→ **Exercise tasks**:
1. Name the four components of a GOMS model that the passage on the GOMS methodology identifies.
2. Quote the records verbatim, starting with the line that contains "Taking a look" and going on through the final line of the records.

→ **Excerpt to read**:
▼

In 1983, Card, Moran, and Newell developed the goals, operators, methods, and selection rules (GOMS) methodology for modeling human computer tasks. A GOMS model has four components: The goal is the state to be achieved, or end state. Goals may include subgoals. Operators are low-level actions, which make up tasks. Methods are a set or series of operators used to accomplish a specific goal. Selection rules are sets of discriminating conditions used to choose between different methods of achieving a particular goal. The GOMS methodology is essentially a process of hierarchical task decomposition in which all the operators needed to accomplish a goal are specified. These operators form a method. If more than one method of achieving the goal exists, then a selection rule is specified to determine the appropriate method, depending on the conditions of the environment at the time of task execution. These high-level operators are further decomposed as subgoals, which are then broken down into lower-level operators. When all operators have been broken down to their lowest level (e.g., they cannot be broken down any more), the process stops.

▲

(Items from a data source)
▼

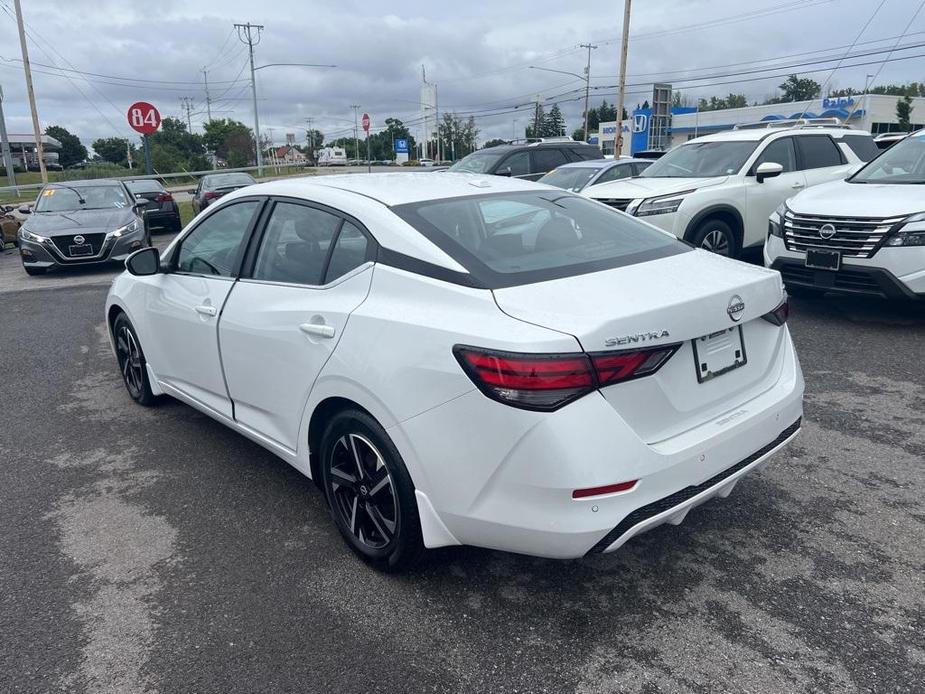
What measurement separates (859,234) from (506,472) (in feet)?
17.8

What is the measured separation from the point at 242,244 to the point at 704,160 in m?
7.38

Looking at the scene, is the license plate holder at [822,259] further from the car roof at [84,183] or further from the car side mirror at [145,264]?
the car roof at [84,183]

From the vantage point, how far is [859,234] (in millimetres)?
6477

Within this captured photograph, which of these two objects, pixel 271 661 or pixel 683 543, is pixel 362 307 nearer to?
pixel 271 661

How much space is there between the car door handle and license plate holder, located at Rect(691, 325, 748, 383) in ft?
4.64

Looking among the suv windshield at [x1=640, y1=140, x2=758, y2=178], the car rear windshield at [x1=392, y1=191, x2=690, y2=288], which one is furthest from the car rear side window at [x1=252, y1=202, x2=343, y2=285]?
the suv windshield at [x1=640, y1=140, x2=758, y2=178]

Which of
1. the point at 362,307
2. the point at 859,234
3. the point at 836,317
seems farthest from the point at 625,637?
the point at 836,317

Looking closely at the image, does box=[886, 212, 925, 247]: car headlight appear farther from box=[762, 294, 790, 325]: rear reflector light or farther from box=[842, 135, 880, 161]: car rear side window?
box=[842, 135, 880, 161]: car rear side window

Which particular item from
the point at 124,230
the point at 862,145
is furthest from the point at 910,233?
the point at 124,230

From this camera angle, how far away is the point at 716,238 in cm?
878

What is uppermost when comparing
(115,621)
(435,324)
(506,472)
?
(435,324)

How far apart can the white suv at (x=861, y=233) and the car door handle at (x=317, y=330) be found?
5.31 meters

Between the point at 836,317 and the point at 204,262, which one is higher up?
the point at 204,262

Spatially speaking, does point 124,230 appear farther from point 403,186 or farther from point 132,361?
point 403,186
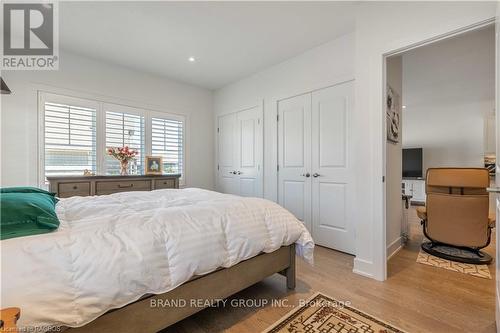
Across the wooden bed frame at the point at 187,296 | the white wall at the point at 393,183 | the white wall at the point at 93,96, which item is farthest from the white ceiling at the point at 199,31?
the wooden bed frame at the point at 187,296

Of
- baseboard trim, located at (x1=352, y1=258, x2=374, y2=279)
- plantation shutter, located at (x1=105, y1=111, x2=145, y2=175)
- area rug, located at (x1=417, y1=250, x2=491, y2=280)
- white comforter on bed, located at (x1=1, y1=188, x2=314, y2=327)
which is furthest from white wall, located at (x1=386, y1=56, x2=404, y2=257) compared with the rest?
plantation shutter, located at (x1=105, y1=111, x2=145, y2=175)

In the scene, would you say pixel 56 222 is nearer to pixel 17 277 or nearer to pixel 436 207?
pixel 17 277

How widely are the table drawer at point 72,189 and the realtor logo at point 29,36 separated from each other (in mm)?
1558

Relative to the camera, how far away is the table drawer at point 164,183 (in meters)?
3.49

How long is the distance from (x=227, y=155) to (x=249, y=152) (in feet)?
2.01

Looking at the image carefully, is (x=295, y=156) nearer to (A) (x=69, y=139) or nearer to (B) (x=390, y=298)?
(B) (x=390, y=298)

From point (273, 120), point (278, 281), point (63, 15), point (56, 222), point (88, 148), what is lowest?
point (278, 281)

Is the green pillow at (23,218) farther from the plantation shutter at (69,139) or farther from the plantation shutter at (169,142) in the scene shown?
the plantation shutter at (169,142)

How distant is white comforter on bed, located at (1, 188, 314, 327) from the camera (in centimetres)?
89

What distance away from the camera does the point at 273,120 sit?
11.9ft

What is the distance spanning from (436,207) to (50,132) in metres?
4.82

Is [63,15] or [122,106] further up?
[63,15]

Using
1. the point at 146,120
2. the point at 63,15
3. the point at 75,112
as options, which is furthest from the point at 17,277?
the point at 146,120

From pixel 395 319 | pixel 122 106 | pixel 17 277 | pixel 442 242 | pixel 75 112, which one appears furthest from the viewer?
pixel 122 106
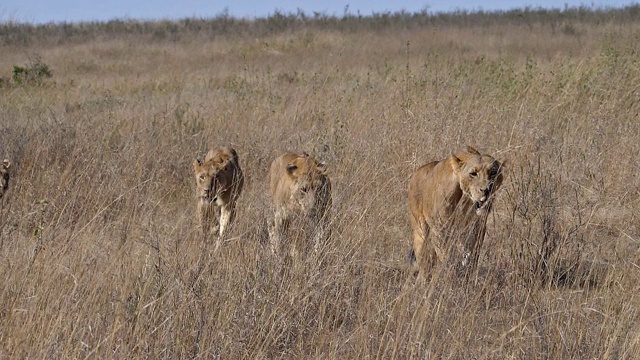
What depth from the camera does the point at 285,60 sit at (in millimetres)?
23891

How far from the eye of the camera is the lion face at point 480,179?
219 inches

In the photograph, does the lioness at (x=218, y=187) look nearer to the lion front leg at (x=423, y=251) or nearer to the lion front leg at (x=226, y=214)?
the lion front leg at (x=226, y=214)

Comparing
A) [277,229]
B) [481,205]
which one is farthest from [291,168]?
[481,205]

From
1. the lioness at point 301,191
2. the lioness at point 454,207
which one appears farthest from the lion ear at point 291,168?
the lioness at point 454,207

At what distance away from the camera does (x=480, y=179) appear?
5566 millimetres

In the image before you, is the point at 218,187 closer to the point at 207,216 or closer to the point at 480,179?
the point at 207,216

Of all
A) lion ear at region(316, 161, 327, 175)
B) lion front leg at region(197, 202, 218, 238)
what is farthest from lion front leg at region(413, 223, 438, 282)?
lion front leg at region(197, 202, 218, 238)

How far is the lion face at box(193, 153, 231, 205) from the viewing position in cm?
801

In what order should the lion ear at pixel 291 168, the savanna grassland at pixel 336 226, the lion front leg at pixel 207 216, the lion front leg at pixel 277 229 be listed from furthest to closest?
the lion ear at pixel 291 168
the lion front leg at pixel 207 216
the lion front leg at pixel 277 229
the savanna grassland at pixel 336 226

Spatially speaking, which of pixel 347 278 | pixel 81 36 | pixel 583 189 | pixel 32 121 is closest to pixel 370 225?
pixel 347 278

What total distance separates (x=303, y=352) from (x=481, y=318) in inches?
36.4

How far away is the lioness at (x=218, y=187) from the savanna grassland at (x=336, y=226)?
195 millimetres

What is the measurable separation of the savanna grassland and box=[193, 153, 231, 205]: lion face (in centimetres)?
27

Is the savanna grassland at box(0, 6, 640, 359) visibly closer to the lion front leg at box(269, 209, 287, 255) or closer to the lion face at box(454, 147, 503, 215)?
the lion front leg at box(269, 209, 287, 255)
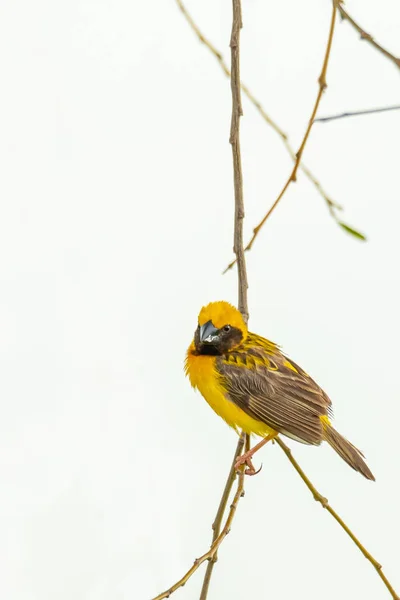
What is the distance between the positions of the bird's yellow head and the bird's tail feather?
1.58 feet

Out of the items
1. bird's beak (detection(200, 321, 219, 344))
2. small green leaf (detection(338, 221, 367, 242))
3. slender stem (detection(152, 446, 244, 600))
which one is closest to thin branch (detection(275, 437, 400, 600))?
slender stem (detection(152, 446, 244, 600))

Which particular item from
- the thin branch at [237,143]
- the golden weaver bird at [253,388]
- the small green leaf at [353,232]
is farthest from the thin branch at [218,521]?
the small green leaf at [353,232]

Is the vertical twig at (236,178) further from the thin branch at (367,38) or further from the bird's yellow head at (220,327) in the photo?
the thin branch at (367,38)

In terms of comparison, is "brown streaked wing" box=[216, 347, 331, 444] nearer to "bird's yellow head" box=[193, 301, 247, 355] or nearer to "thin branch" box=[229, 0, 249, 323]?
"bird's yellow head" box=[193, 301, 247, 355]

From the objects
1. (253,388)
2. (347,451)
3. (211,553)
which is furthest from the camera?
(253,388)

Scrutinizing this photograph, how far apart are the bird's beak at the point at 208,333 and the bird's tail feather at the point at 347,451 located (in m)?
0.54

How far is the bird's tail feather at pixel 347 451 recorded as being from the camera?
3.01 meters

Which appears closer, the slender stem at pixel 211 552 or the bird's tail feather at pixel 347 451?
the slender stem at pixel 211 552

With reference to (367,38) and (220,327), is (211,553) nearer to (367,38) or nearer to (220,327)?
(220,327)

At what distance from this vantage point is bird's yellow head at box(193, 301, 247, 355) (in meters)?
3.08

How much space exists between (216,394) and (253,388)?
0.49ft

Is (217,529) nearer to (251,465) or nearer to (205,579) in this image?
(205,579)

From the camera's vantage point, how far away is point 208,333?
311 centimetres

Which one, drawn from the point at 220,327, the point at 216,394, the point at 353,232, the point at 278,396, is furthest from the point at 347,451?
the point at 353,232
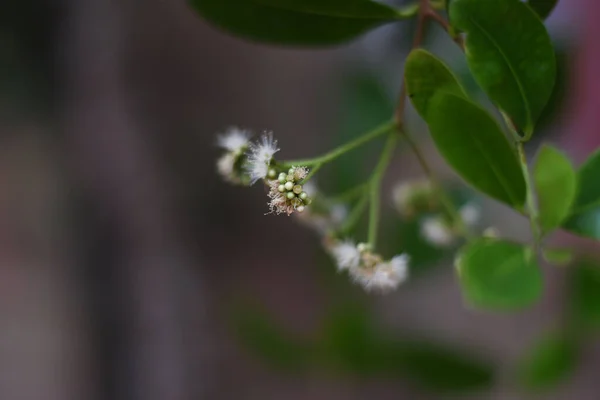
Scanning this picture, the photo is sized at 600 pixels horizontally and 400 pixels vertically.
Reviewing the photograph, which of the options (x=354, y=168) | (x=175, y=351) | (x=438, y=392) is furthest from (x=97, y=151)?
(x=438, y=392)

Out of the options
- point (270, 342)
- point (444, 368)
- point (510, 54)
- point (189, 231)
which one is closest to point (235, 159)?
point (510, 54)

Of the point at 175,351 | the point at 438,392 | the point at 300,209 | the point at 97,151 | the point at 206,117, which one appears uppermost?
the point at 206,117

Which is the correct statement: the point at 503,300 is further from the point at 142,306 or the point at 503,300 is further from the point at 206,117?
the point at 206,117

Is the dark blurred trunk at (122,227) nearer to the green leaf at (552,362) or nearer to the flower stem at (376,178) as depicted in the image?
the green leaf at (552,362)

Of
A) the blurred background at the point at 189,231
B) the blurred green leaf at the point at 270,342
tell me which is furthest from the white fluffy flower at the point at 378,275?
the blurred green leaf at the point at 270,342

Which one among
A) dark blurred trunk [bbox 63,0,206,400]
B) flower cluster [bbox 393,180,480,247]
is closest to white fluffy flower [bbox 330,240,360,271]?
flower cluster [bbox 393,180,480,247]
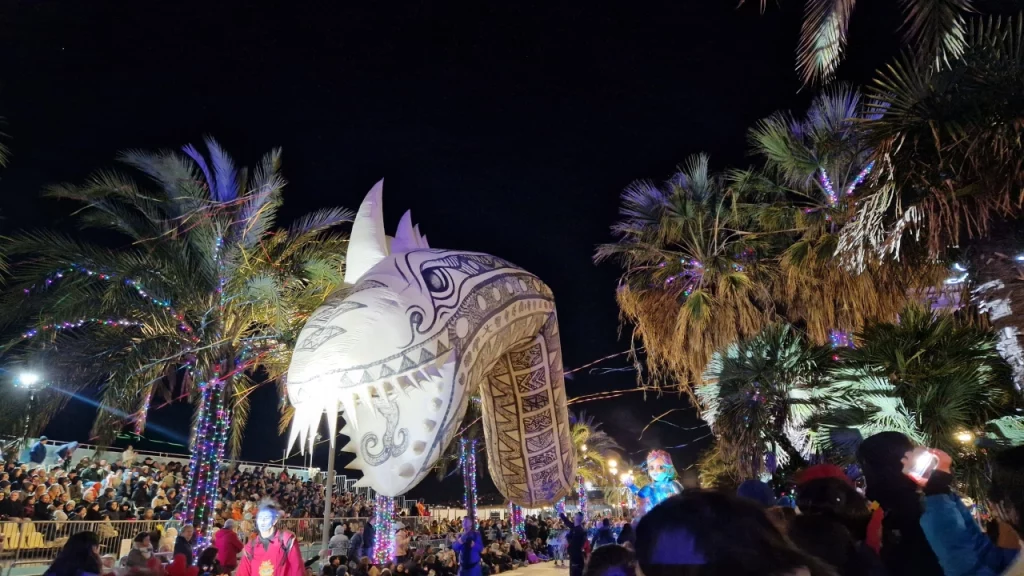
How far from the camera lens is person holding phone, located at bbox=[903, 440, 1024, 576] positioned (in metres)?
1.96

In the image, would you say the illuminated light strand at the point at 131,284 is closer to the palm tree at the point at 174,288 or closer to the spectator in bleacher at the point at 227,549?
the palm tree at the point at 174,288

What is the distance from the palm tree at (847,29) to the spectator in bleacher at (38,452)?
14960mm

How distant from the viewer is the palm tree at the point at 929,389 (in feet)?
22.7

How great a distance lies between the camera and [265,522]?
15.1 ft

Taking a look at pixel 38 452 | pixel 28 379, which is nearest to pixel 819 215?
pixel 28 379

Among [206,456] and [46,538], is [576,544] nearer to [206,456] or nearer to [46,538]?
[206,456]

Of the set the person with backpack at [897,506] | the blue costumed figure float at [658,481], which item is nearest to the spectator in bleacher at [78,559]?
the person with backpack at [897,506]

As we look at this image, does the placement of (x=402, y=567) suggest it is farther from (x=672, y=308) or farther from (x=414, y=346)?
(x=672, y=308)

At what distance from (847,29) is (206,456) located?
10915mm

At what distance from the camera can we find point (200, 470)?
9961mm

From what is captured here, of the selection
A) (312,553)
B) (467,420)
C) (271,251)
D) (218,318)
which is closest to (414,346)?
(218,318)

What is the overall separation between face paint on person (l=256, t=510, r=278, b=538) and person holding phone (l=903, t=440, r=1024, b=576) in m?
4.19

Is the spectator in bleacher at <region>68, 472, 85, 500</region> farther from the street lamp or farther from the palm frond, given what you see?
the palm frond

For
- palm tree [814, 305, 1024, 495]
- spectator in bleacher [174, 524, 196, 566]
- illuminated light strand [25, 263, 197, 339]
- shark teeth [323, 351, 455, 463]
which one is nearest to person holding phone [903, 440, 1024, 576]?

▲

→ **Solutions by task**:
1. Goals, operators, methods, and selection rules.

2.
Taking a look at pixel 38 452 | pixel 28 379, which is nearest to pixel 819 215?
pixel 28 379

Among [206,456] and [46,538], is [576,544] nearer to [206,456] or nearer to [46,538]?
[206,456]

Of the set the person with backpack at [897,506] | the blue costumed figure float at [658,481], which item is nearest to the spectator in bleacher at [78,559]?
the person with backpack at [897,506]

As we look at this image, does the placement of (x=402, y=567) suggest it is farther from (x=672, y=308) or farther from (x=414, y=346)?
(x=672, y=308)

At what distance from (847,29) is (206,456) located?
10915mm

At what distance from the camera can we find point (200, 470)?
9961mm

From what is captured here, of the selection
A) (312,553)
B) (467,420)
C) (271,251)
D) (218,318)
which is closest to (414,346)?
(218,318)

What is the overall separation between face paint on person (l=256, t=510, r=278, b=538) and person holding phone (l=903, t=440, r=1024, b=576) in m?
4.19

Is the spectator in bleacher at <region>68, 472, 85, 500</region> farther from the street lamp or farther from the palm frond, given what you see?
the palm frond

For
- palm tree [814, 305, 1024, 495]
- spectator in bleacher [174, 524, 196, 566]
- illuminated light strand [25, 263, 197, 339]
- shark teeth [323, 351, 455, 463]
which one is nearest to person holding phone [903, 440, 1024, 576]?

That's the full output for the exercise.